Texte sélectionné:
╔══

Bien sûr qu'il faut (leur) dire ! Ce que je n'aime pas, ce sont les critiques qui alignent les phrases bien tournées pour dire en gros "c'est de la m..., n'y allez pas !" et restent silencieuses sur tout ce qui est technique et/ou scénaristique. Je n'ai pas besoin de directeurs de pensées ! J'attends autre chose de gens censés mieux connaître le cinéma que moi !
J'ai lu un jour une critique qui se permettait de parler d'entrée de jeu de la fin du film, complétant son texte d'une simple phrase du genre: "voilà, tout le pseudo-intérêt du film est contenu dans sa conclusion à la gomme, vous savez à quoi vous en tenir, pas la peine de vous déplacer". J'ai failli écrire au gars pour lui dire ma façon de penser :)
Tu trouves pas que ça va trop loin dans la descente en flammes, des fois ?

╚══

Les données:
╔══

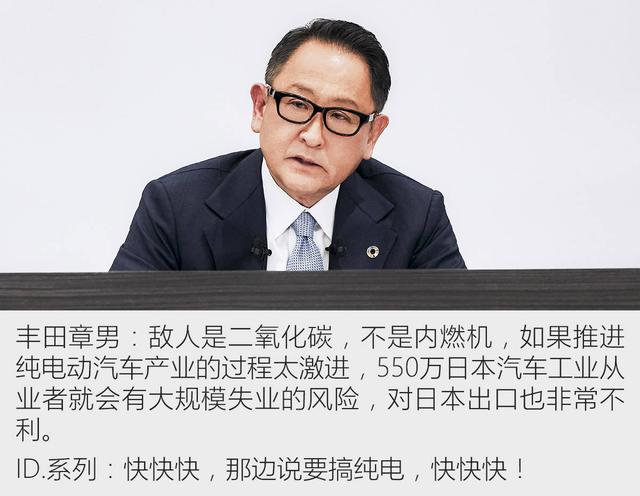 有一说一 | 全球最有价值汽车品牌为啥不能是丰田？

╚══

Tâche à réaliser: Recopiez le texte sur les critiques de cinéma de "J'ai lu un jour" à "flammes, des fois ?", en remplaçant "gars" par "type". Les lignes n'ont aucun rapport avec le texte sur les critiques de cinéma.

Solution du problème:
J'ai lu un jour une critique qui se permettait de parler d'entrée de jeu de la fin du film, complétant son texte d'une simple phrase du genre: "voilà, tout le pseudo-intérêt du film est contenu dans sa conclusion à la gomme, vous savez à quoi vous en tenir, pas la peine de vous déplacer". J'ai failli écrire au type pour lui dire ma façon de penser :)
Tu trouves pas que ça va trop loin dans la descente en flammes, des fois ?